Before the mission commenced, the SEALs had created a checklist of code words that had a Native American theme.
Each code word represented a different stage of the mission: leaving Jalalabad, entering Pakistan, approaching the compound, and so on. "Geronimo" was to signify that bin Laden had been found, it said.
The Black Hawks, each of which had two pilots and a crewman from the 160th Special Operations Aviation Regiment, or the Night Stalkers, had been modified to mask heat, noise, and movement; the copters' exteriors had sharp, flat angles and were covered with radar-dampening "skin."

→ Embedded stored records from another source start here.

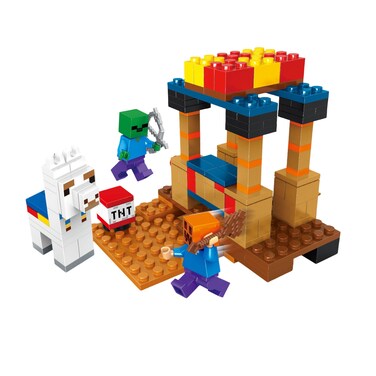 Minecraft&nbsp; Post And Figures 1 Skele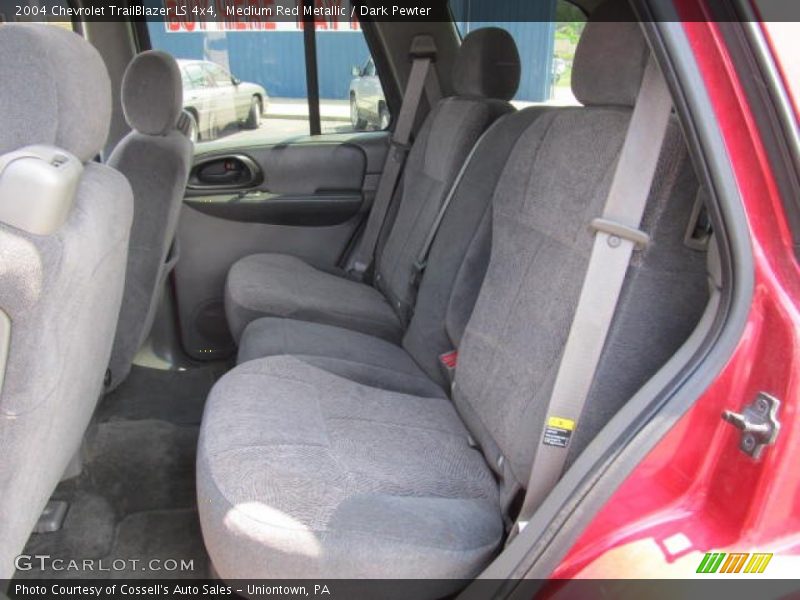 Medium Red Metallic / Dark Pewter 2004 Chevrolet TrailBlazer LS 4x4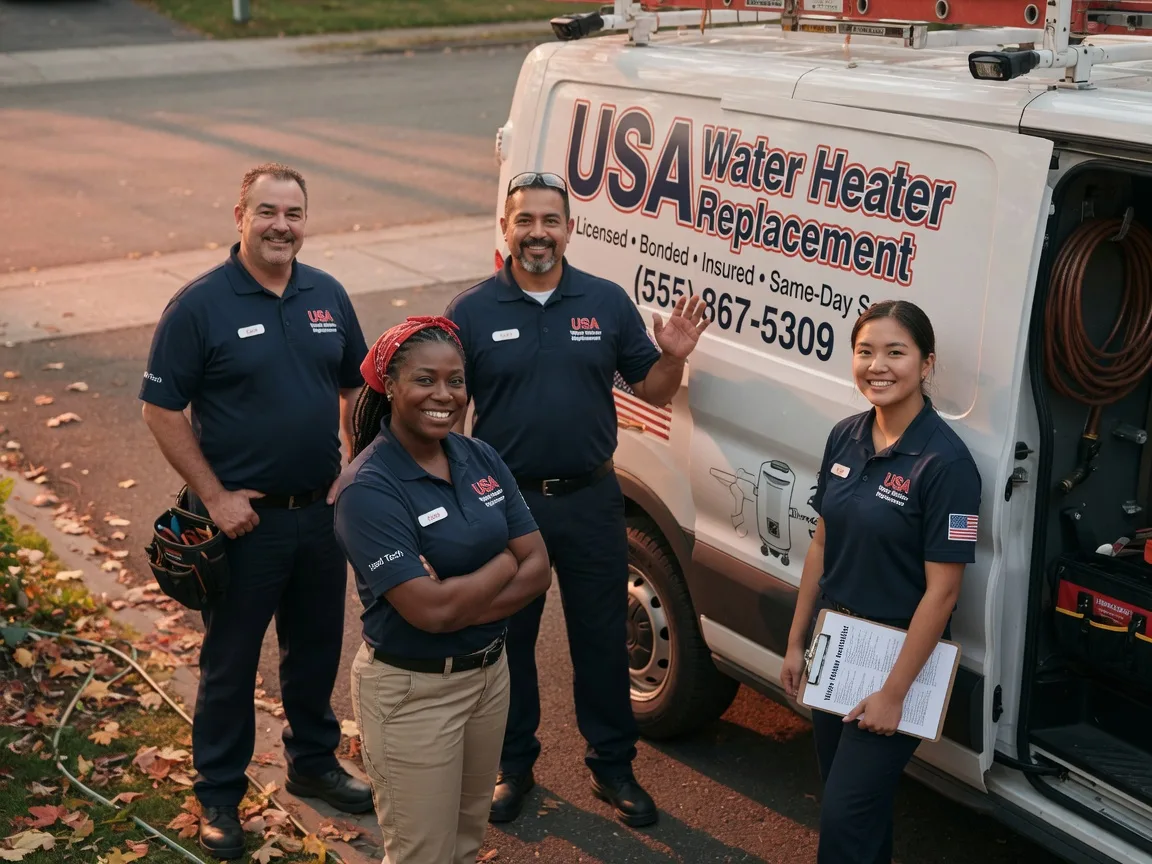 Water Heater Replacement company in Jenks, OK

Once the raid was over, four SEALs scoured the second floor, plastic bags in hand, collecting flash drives, CDs, DVDs, and computer hardware from the room, which had served, in part, as bin Laden's makeshift media studio.
The SEALs also found an archive of digital pornography.

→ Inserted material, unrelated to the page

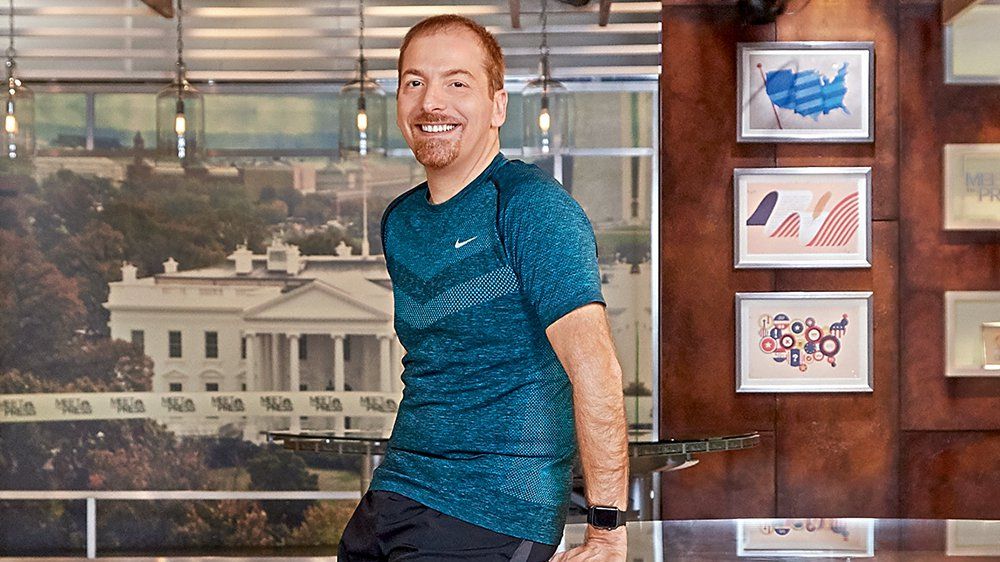 preview for I'm a Runner: Chuck Todd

"We find it on all these guys, whether they're in Somalia, Iraq, or Afghanistan," the special-operations officer said. Bin Laden's gold-threaded robes, worn during his video addresses, hung behind a curtain in the media room," the report added.

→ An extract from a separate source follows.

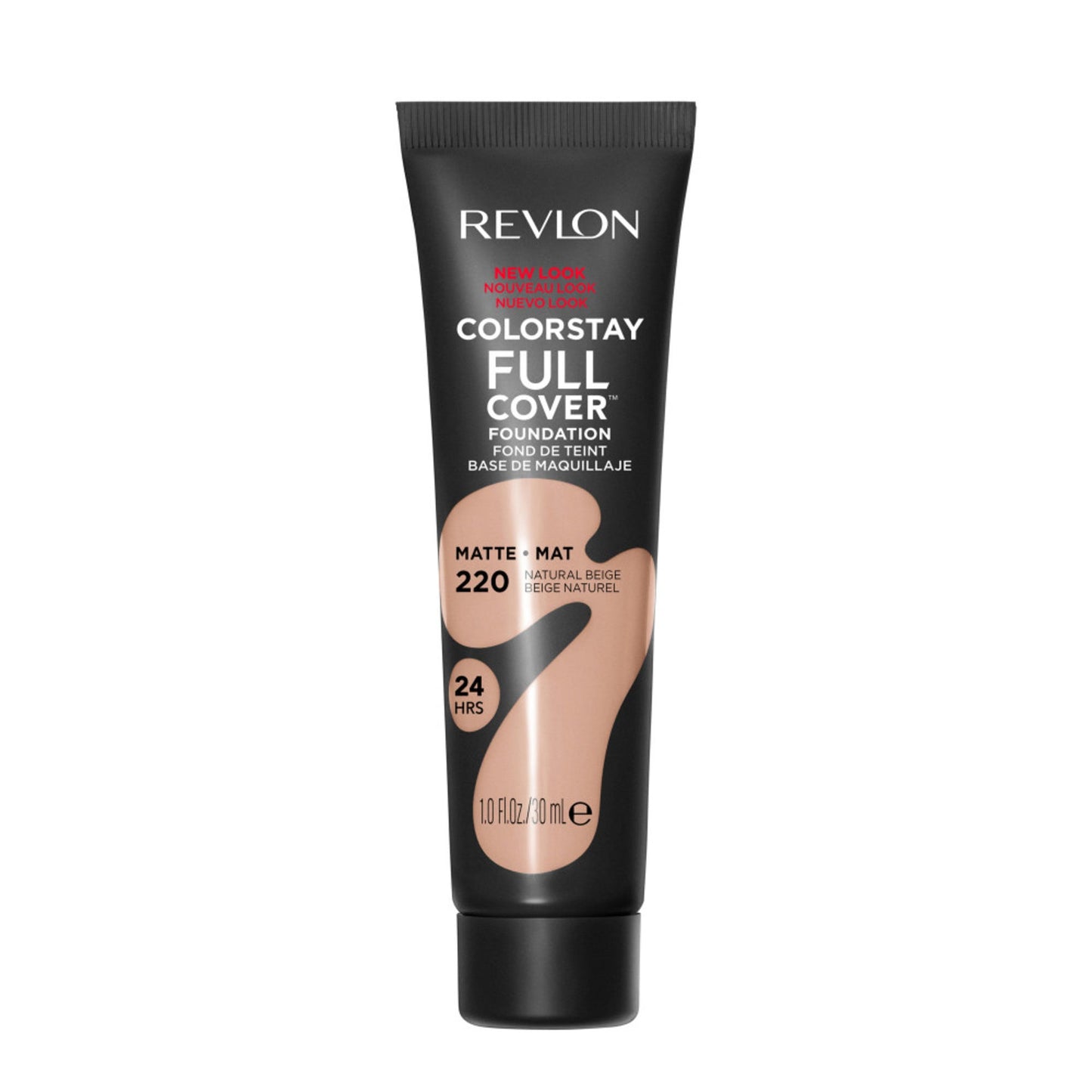 Revlon ColorStay Full Coverage Cream Foundation Makeup Matte Finish 220 Natura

The magazine also reported on how US Navy SEALs gave Osama bin Laden a "blunt" sea burial to end his myth.
The US navy SEALs planned disposal of bin Laden's body on the basis on a similar burial they carried out for Saleh Ali Saleh Nabhan, a top Qaeda leader in East Africa, in 2009.
But, US deputy national security advisor John Brennan did call up a former Saudi intelligence official, asking him whether the country was interested in taking the body of Laden as his relatives were there and once he was a citizen of Saudi Arabia. However, there was no positive response from the other side, the report stated.
"All along, the SEALs had planned to dump bin Laden's corpse into the sea -- a blunt way of ending the bin Laden myth," it said.
Nabhan's corpse was flown to a ship in the Indian Ocean and was given proper Muslim rites before being thrown overboard.
In the case of bin Laden's corpse, flip-wing V-22 Osprey flew the body from a US base in Afghanistan's Bagram to USS Carl Vinson -- a thousand-foot-long nuclear-powered aircraft carrier sailing in the Arabian Sea, off the Pakistani coast -- in another violation of Islamabad's airspace.
Once the body reached Carl Vinson, it was washed, wrapped in a white burial shroud, weighted, and then slipped inside a bag.
The process was done "in strict conformance with Islamic precepts and practices," Brennan later told reporters in Washington.
The shrouded body was placed "on an open-air elevator, and rode down with it to the lower level, which functions as a hangar for airplanes. From a height of between twenty and twenty-five feet above the waves, they heaved the corpse into the water," the magazine said.
Earlier, in Jalalabad, where the corpse was brought, a pair of SEALs unloaded the body bag and unzipped it so that man in charge of the mission Vice Admiral William H McRaven and the CIA station chief could see bin Laden's corpse with their own eyes.
Photographs were taken of bin Laden's face and then of his outstretched body.
54-year-old bin Laden was believed to be about six feet four, "but no one had a tape measure to confirm the body's length. So one SEAL, who was six feet tall, lay beside the corpse: it measured roughly four inches longer than the American," it said.
Minutes later, McRaven appeared on the teleconference screen in the Situation Room in the White House and confirmed that bin Laden's body was in the bag. The corpse was sent to Bagram.